In January, the MRFF broke the story on the Pentagon's Jesus Rifles, where rifle scopes used in Afghanistan and Iraq were embossed with New Testament verses. In April, he got the military to rescind its invitation to the Reverend Franklin Graham to speak at May's National Prayer Day because of Islamophobic remarks. Most shockingly, MRFF received its second nomination for the Nobel Peace Prize in late October. These high-profile victories have earned him the enmity of the hardcore Christian Right and the mentally unstable. And the crazies are getting crazier. Weinstein and his family are bombarded with hate mail, from the grammatically incorrect and easy to dismiss -- "I hope all your kids turn out gay as hell, take it in the ass, and get aids and die!!!!" -- to the kind of threats that immediately make you leap out of your chair and double-check that the doors and windows are locked. (MRFF has referred multiple death threats on Mikey, his family, and MRFF employees to the FBI.)

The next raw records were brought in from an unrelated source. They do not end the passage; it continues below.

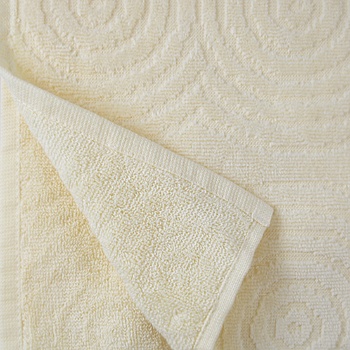 Image 1 of GoHome СЪРКЪЛ Екрю - Хавлиена кърпа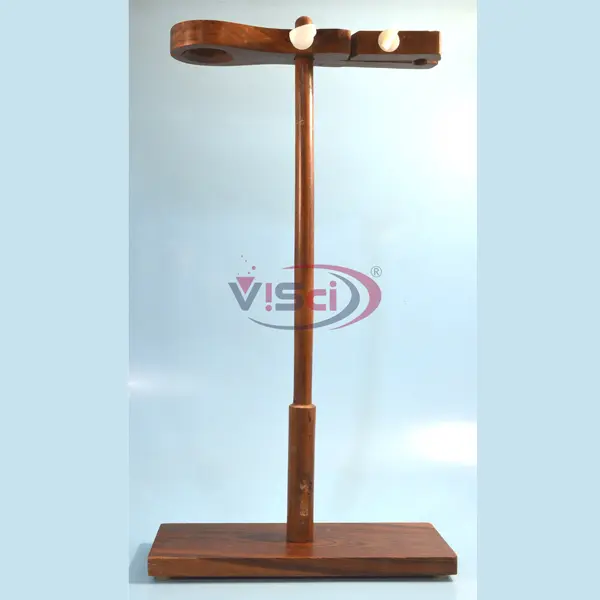 Combined Burette and Funnel Stand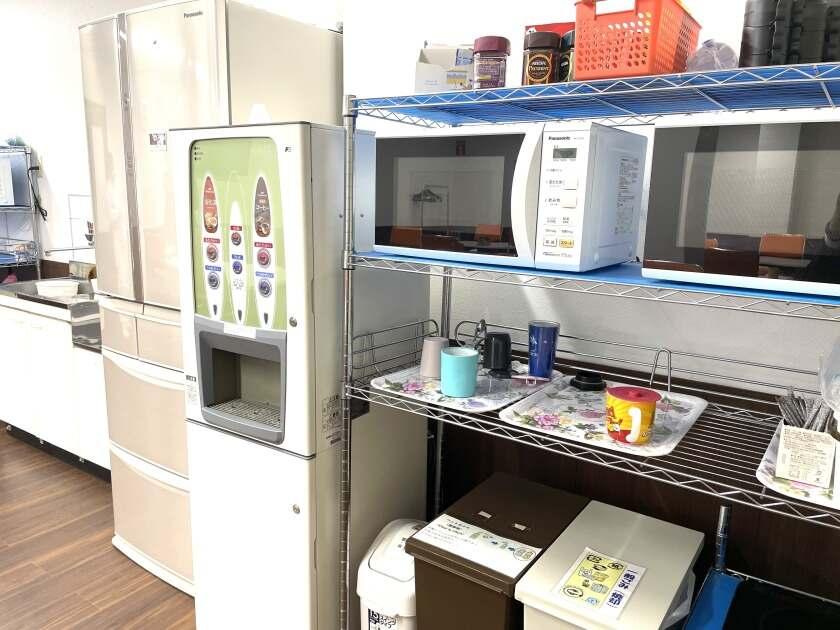 株式会社ヤマギワの制服1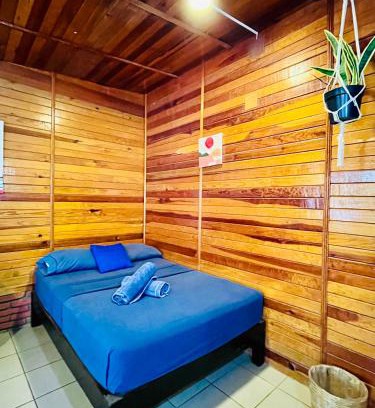 Brisas de Zicatela Hotel | Wasi la Punta 5 Starlink 2min walk to the beach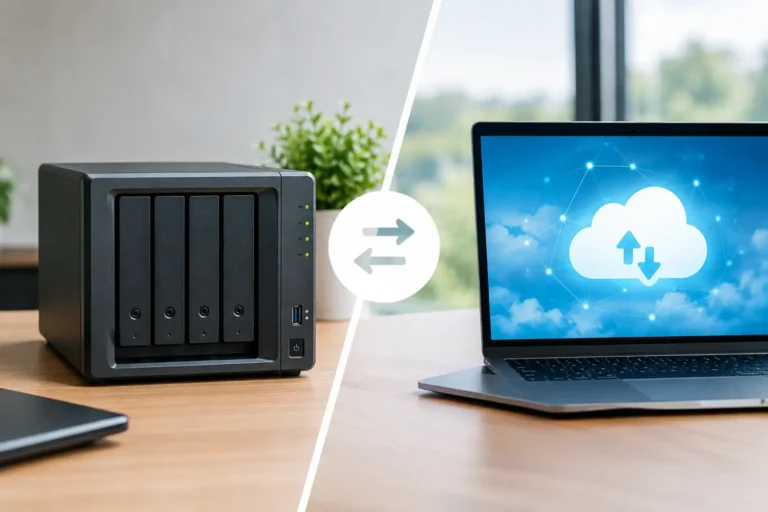 NAS Versus Cloud Storage: Which Fits Your Business?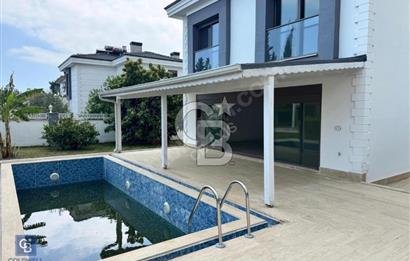 Kemer Göynük Lüks 4+1 Özel Havuzlu Villa Doğayla İç İçe Yaşam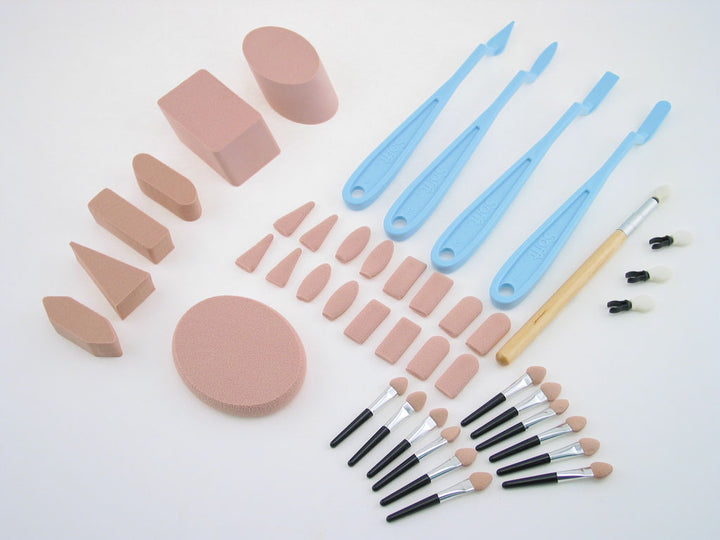 Ensemble Combiné d'Outils Sofft - PanPastel - Pack Suspendu (44 pièces)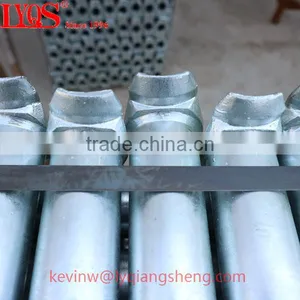 High Grade System Scaffolding Steel Cuplock Scaffolding for Construction thumbnail-3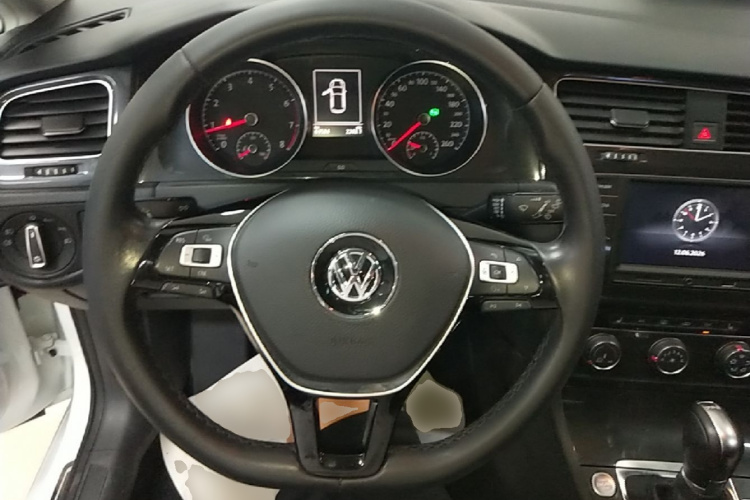Volkswagen Golf 2017 #11 Volkswagen Golf 2017 car image #11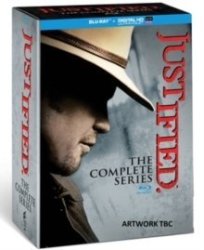 Sony Pictures Home Ent Justified: The Complete Series Blu-ray Disc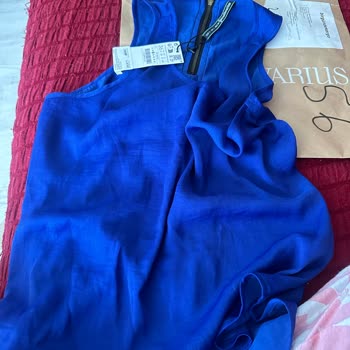 Stradivarius Yanlış Ürün Gönderimi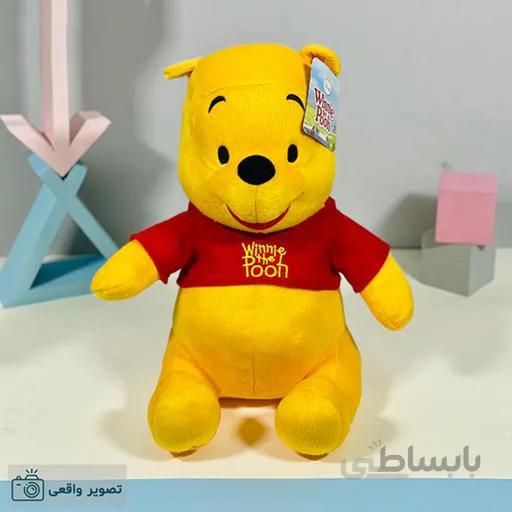 عروسک خرس پو 45 سانتی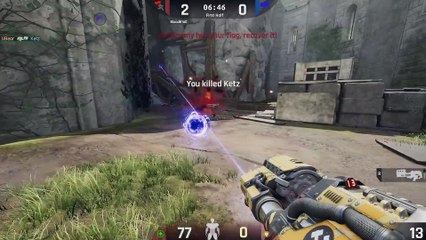 Unreal Tournament - Titanpass Capture the Flag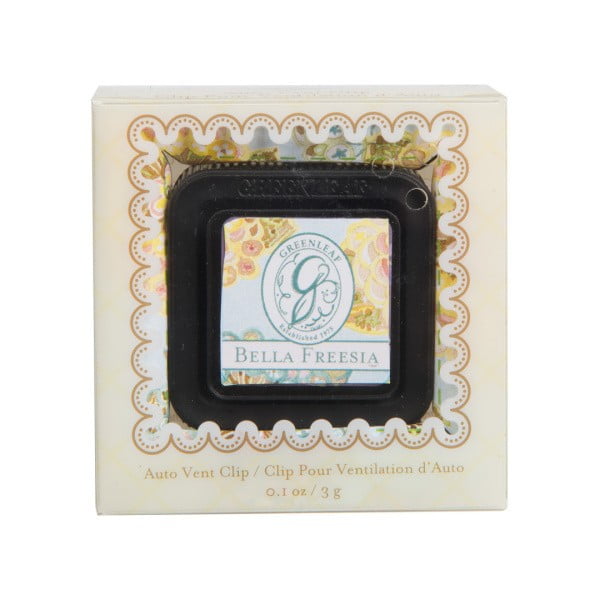 Profumo auto Bella Freesia - Greenleaf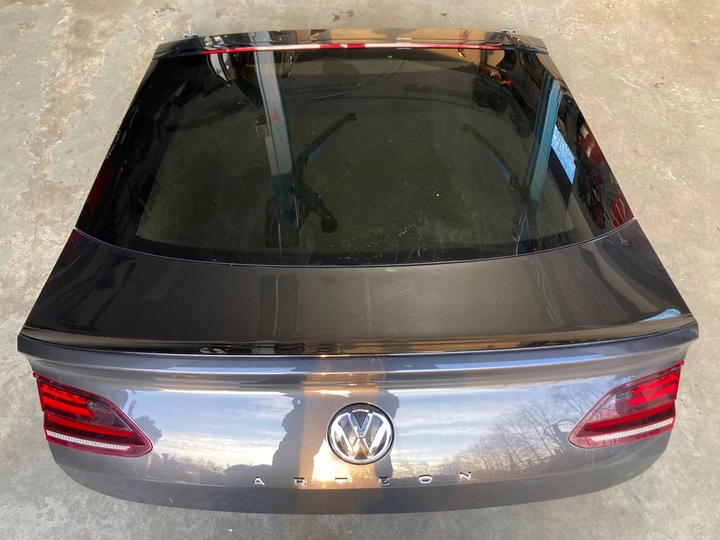 фото №1, Крышка зад vw arteon lb7r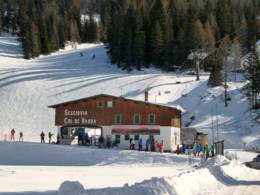 Misurina – Passo Tre Croci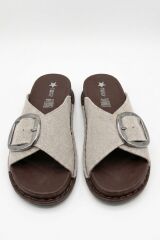 TWIGY TW ESLY BEJ KADIN TERLİK 36/40 BEJ - 39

Unlike Gandhi, Mikey's no pacifist. Aggression rises up in his voice like a white shark's fin breaks the waves. In a recent conversation, Mikey bragged how a punk wouldn't shut up in a movie. When a confrontation ensued and the man took a wild swing, Mikey put him down. None of this is surprising. Weinstein boxed during his Air Force days, his face marked by a strong jawline sitting below a bald head on top of a stocky body -- a cross between Rocky Marciano and Butter Bean. Simply put: Mikey Weinstein can be a brute and a zealot. He knows this and admits it freely. But he believes it's the only position a reasonable person can take when confronted with a faction dedicated to mutating the U.S. military into "a weaponized Gospel of Jesus Christ."

But for all of his rhetorical excesses and bravado, Weinstein's fight is simple and correct. The United States military cannot favor one religious sect over another, staying true to the Constitution's establishment clause that service members pledge to defend. More pragmatically, the military cannot favor one religious sect over another because it's destructive of good order and discipline, creating divisions between service members when they must rely on the guy next to them to survive in a firefight. Yet inside the U.S. military a small, determined, and fanatical clique wants to abuse its power and prosetlyze to service members below them in the chain of command. Through this captive market, they can inject their peculiar ideology into the most powerful institution on earth. As Weinstein likes to say, this isn't just a civil rights issue, it's a national security threat of the gravest magnitude. The description sounds hyberbolic, but according to Weinstein there's a pervasive Christian supremacist milieu inside the U.S. military that's a danger not only to constitutional order, but to the American wars in Afghanistan and Iraq. What's ironic about Mikey's fight is that he never thought about becoming "a civil rights activist." He discovered his calling by rising up like a grizzly bear for his son.

The Academy

The Weinstein family is an Air Force family. After graduating from the Naval Academy in 1953, Mikey's father switched to the Air Force to pursue new opportunities in a new service. Mikey followed in his footsteps, as did his two sons, Casey and Curtis. Casey, the oldest, even met his wife Amanda at the Air Force Academy while they were cadets there. Mikey's daughter Amber dates an Academy graduate -- 2nd Lt. Mack Delgado, a Christian with a cross tattooed on his chest, a detail Mikey points out every time his name's brought up. It's a family whose life orbits around the Academy, although that gravitational pull has slipped.